La justification de Chino au jardin est là : « Car déjà s’il ne vit pas tout à fait ce qu’il vit que va-t-il rester dans ses inconsciences du temps qu’il vécut quand allait et venait là le galopin qu’il fut ? » L’écriture comme tentative de restitution d’un passé dont les témoins et les traces s’effacent. Un récit autobiographique, donc, mais à la manière de Christian Prigent, que l’on connaît bien dans ces pages parce que nous le tenons pour un écrivain doublé d’un poète majeur. Sa manière est tout sauf conforme à la petite musique attendrie, fréquente dans les écrits rétrospectifs sur soi.
Chino au jardin - surnom qu’il reçut quand il était « galopin » - s’inscrit dans la série des Chino qu’il a déjà publiés. Le jardin est à la fois bien réel et métaphorique. Réel, parce que Prigent ressuscite les jardins ouvriers qui foisonnaient autour de la ville de Bretagne où il a grandi, aujourd’hui recouverts par du bitume et du béton. Métaphorique, parce que ce livre a été écrit pendant le premier confinement, le plus strict, et que le mouvement intime de l’écrivain l’a porté à ouvrir les horizons, à évoquer le ciel (même s’il ne croit pas au Très-Haut) et l’ici-bas (la mer, la végétation), à raconter des épisodes imaginaires et même fantasmatiques (le chapitre « Chino au jardin délicieux », où un concombre joue un rôle licencieux), et à introduire la grande histoire (les guerres d’Indochine et d’Algérie, les Trente Glorieuses) dans ses tableaux de vie quotidienne.

**DONNÉES FOURNIES:**
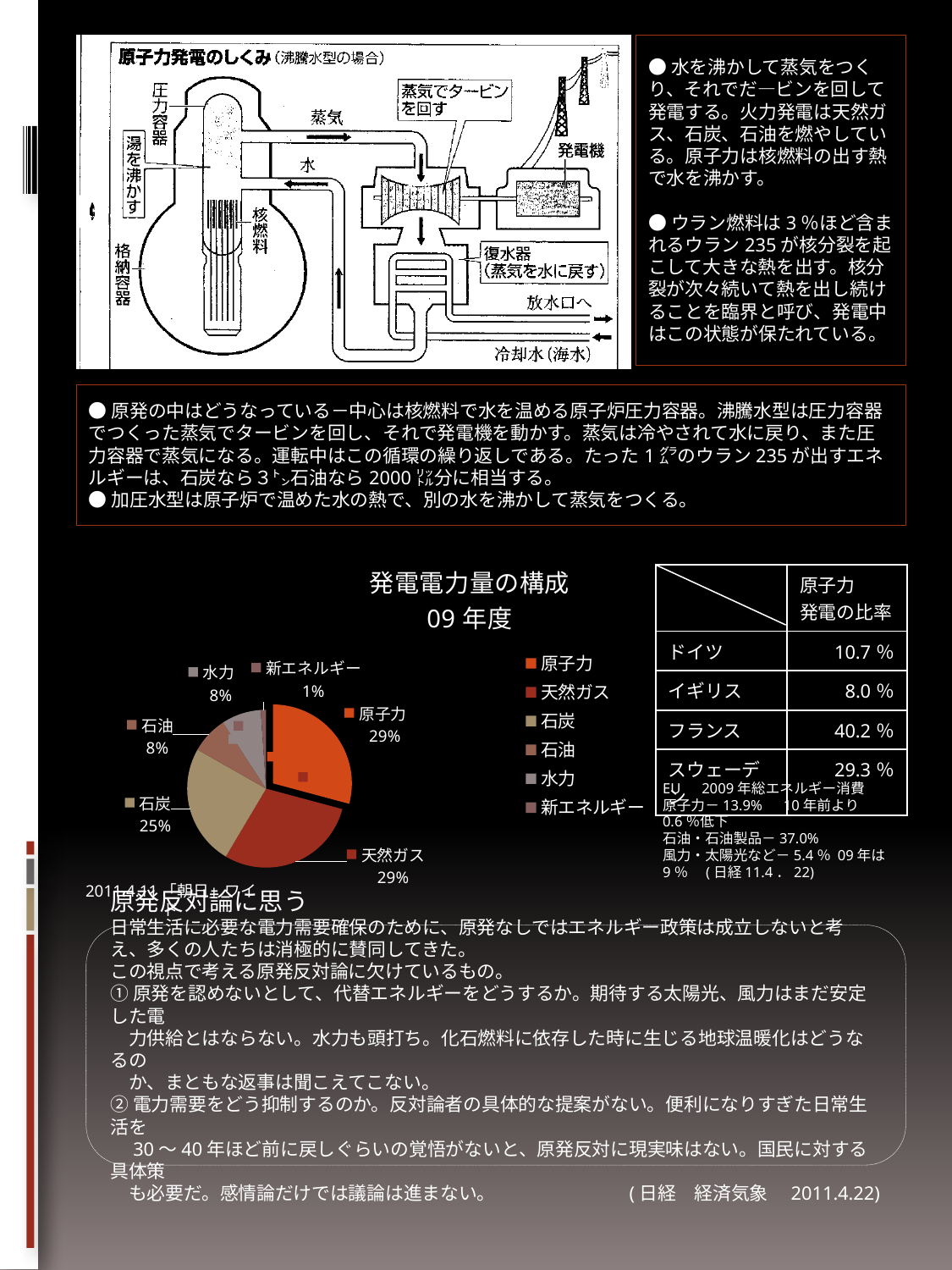
What is the value shown for 水力 in the pie chart? 8% Which category has the smallest slice in the pie chart? 新エネルギー What is the value shown for 天然ガス in the pie chart? 29% What is the difference in percentage points between 石炭 and 新エネルギー in the pie chart? 24 What kind of chart is shown on the slide under the title 発電電力量の構成 09年度? pie chart What is the title of the pie chart? 発電電力量の構成 09年度 How many categories does the pie chart show? 6 What share of the pie does 原子力 account for? 29% What is the value shown for 石炭 in the pie chart? 25% How many entries does the legend of the pie chart list? 6 Which is larger in the pie chart, 石炭 or 石油? 石炭 What is the value shown for 石油 in the pie chart? 8%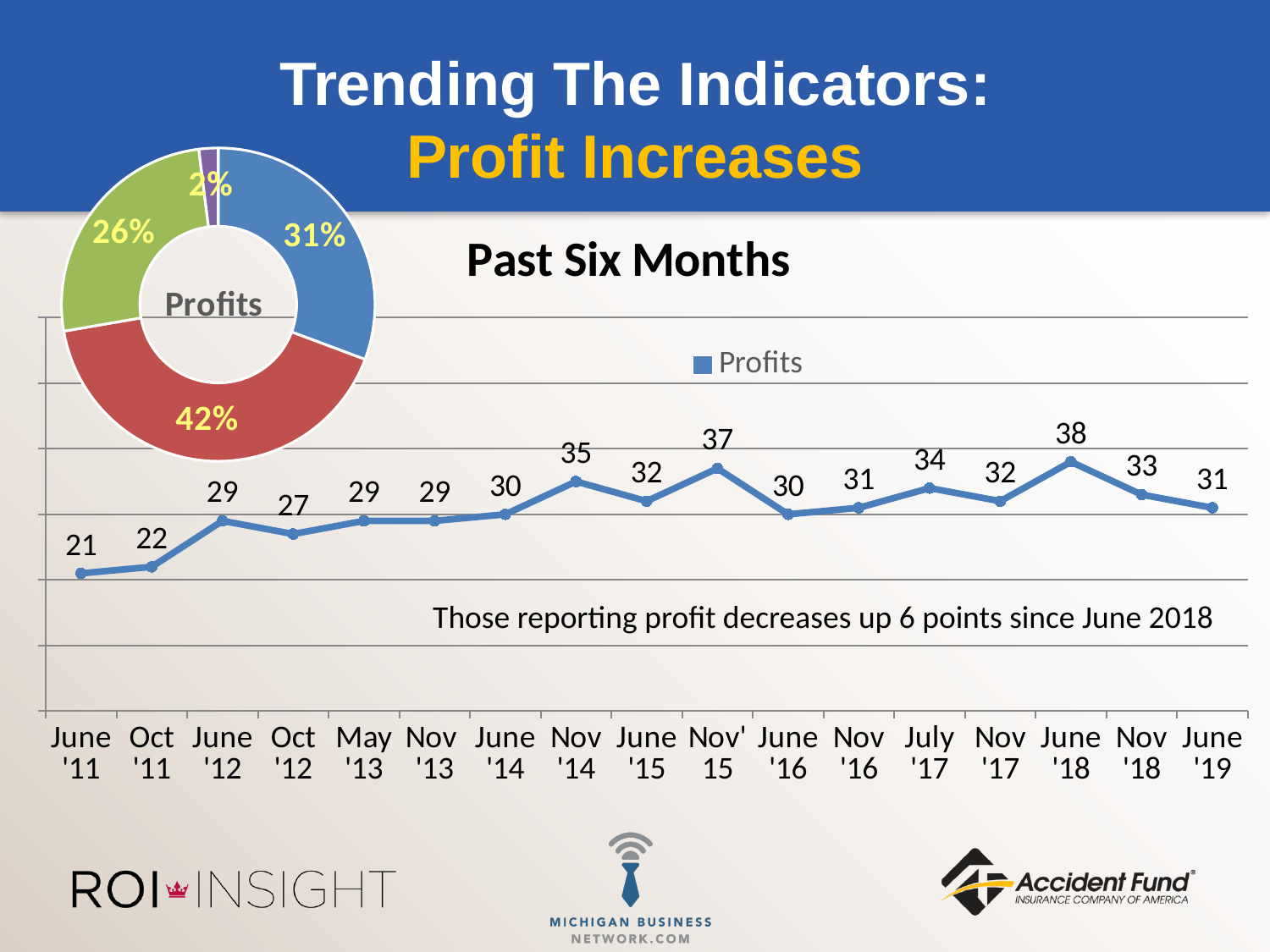
In the line chart titled 'Past Six Months', which period has the highest value? June '18 In the line chart titled 'Past Six Months', how many series does the legend list? 1 In the line chart titled 'Past Six Months', how many data points are plotted? 17 In the donut chart titled 'Profits' at the top left, how many slices are there? 4 In the line chart titled 'Past Six Months', what is the value for June '19? 31 In the line chart titled 'Past Six Months', what is the difference between the values for June '18 and June '19? 7 In the line chart titled 'Past Six Months', what is the value for Nov '14? 35 In the line chart titled 'Past Six Months', do the values rise or fall from June '11 to June '12? rise What kind of chart is the chart titled 'Past Six Months'? line chart In the donut chart titled 'Profits' at the top left, what is the largest slice's percentage? 42% In the line chart titled 'Past Six Months', which is larger, the value for Nov' 15 or the value for June '16? Nov' 15 In the line chart titled 'Past Six Months', which period has the lowest value? June '11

**ACTIVITÉS:**
1. D'après le texte proposé, à quel moment le livre Chino au jardin a-t-il été écrit ?
2. Recopiez le passage du texte proposé qui s'ouvre sur les mots « Chino au jardin - surnom » et s'achève sur les mots « de vie quotidienne. ».
3. Énumérez tous les éléments de la grande histoire que, selon le texte proposé, Prigent introduit dans ses tableaux de vie quotidienne.
Les données proviennent d'une autre source que le texte.

**RÉPONSES À L'EXERCICE:**
1. Il a été écrit pendant le premier confinement, le plus strict.

2.
Chino au jardin - surnom qu’il reçut quand il était « galopin » - s’inscrit dans la série des Chino qu’il a déjà publiés. Le jardin est à la fois bien réel et métaphorique. Réel, parce que Prigent ressuscite les jardins ouvriers qui foisonnaient autour de la ville de Bretagne où il a grandi, aujourd’hui recouverts par du bitume et du béton. Métaphorique, parce que ce livre a été écrit pendant le premier confinement, le plus strict, et que le mouvement intime de l’écrivain l’a porté à ouvrir les horizons, à évoquer le ciel (même s’il ne croit pas au Très-Haut) et l’ici-bas (la mer, la végétation), à raconter des épisodes imaginaires et même fantasmatiques (le chapitre « Chino au jardin délicieux », où un concombre joue un rôle licencieux), et à introduire la grande histoire (les guerres d’Indochine et d’Algérie, les Trente Glorieuses) dans ses tableaux de vie quotidienne.

3. La guerre d'Indochine, la guerre d'Algérie et les Trente Glorieuses.